I have received over a dozen emails of appreciation, some with interesting questions, for this recent series of articles concerning Formula vs. Structure. To reach as many readers as possible, I felt it important to post a redacted, yet representative, email I received from a reader to TheReadersCompany.comcontact email along with my responses to his concerns and questions.

-------- Original Message --------

Subject: Formula v Structure - Recommendations
From: Oscar
Date: Tue, April 16, 2019 4:34 pm

“Hello Stewart,

I am fascinated by your series of articles and can't wait for the next installment. I'm an aspiring screenwriter, deep in the throes of writing my first four scripts.

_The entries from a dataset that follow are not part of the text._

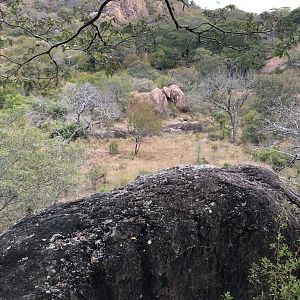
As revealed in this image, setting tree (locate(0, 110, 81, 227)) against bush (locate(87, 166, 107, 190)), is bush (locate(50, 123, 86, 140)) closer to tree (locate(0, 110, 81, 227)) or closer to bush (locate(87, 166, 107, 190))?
bush (locate(87, 166, 107, 190))

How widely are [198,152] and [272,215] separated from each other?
1521 cm

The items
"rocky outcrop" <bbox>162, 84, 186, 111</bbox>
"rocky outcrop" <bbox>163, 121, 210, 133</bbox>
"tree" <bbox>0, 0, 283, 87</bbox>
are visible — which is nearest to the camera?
"tree" <bbox>0, 0, 283, 87</bbox>

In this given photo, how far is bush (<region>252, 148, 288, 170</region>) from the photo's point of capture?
523 inches

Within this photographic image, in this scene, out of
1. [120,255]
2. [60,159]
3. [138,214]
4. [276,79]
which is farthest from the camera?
[276,79]

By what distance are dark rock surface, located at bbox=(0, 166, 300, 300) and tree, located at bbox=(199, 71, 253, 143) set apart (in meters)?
19.3

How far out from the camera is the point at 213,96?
25734 millimetres

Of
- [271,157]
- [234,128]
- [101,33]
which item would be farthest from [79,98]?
[101,33]

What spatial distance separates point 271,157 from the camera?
44.2 ft

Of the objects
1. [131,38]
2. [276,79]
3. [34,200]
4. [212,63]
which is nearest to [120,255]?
[131,38]

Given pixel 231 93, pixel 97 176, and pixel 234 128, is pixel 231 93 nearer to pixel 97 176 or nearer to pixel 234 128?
pixel 234 128

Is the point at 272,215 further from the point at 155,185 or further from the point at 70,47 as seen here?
the point at 70,47

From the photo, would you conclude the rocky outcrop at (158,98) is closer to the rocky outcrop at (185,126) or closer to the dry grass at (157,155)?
the rocky outcrop at (185,126)

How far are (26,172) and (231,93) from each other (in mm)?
18540

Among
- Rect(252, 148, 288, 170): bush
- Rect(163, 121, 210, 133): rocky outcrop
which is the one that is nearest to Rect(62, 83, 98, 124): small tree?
Rect(163, 121, 210, 133): rocky outcrop
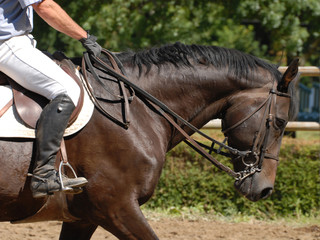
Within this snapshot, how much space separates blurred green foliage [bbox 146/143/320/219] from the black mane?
9.40 feet

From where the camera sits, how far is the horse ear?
379cm

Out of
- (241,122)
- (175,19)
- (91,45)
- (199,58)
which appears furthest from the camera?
(175,19)

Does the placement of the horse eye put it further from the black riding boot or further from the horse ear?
the black riding boot

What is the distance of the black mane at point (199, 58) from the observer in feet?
12.9

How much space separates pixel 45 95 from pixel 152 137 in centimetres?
81

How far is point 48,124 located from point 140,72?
2.93 ft

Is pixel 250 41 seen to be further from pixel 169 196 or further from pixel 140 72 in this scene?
pixel 140 72

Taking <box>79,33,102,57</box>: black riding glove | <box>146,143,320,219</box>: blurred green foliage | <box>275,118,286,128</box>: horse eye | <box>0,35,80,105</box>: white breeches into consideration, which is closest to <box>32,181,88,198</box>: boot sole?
<box>0,35,80,105</box>: white breeches

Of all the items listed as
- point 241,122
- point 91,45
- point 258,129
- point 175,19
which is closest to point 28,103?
point 91,45

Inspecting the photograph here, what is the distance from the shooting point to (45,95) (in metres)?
3.39

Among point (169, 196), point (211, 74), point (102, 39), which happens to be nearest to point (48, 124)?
point (211, 74)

Your articles are blowing my mind because I knew there had to be more to screenwriting than a 3-4 act structure, and/or pre-conceived 10-12 beats or plot points for the first act, and scheduled turning points, etc.

So far I see you've mentioned "The Anatomy of Story" by John Truby. I'm wondering, what books you would recommend to me in trying to free myself from the constraints of the traditional structures and formulas that are taught? You mentioned you have a few on your shelves. The only other book I know might be worthwhile is Robert McKee's "Story."


Hi Oscar:

Thank you for your email.

Your concerns regarding formulaic structure are valid.

However, that should not be the focus of your concerns at this point in your career.

As I mentioned in my response to a reader that was published in October 2018, a good story is what should come first.

I am writing a scholarly paper that argues against the formulaic writing approach. It will be available later this year.

However, as long as the public will lay down their hard-earned money the studios will continue to churn out pablum.

Having said that, Hollywood is looking for original writers. They are always looking for the next new thing.

Netflix, Amazon, along with the many, many production companies and mini-studios out there, are looking for original material. But the material has to be outstanding. Be careful. They can't be your version of the latest hit.

There is no secret formula to success, so don't chase any trends.

Write some high concept stuff that YOU want to see in that theater. Genre stuff is great.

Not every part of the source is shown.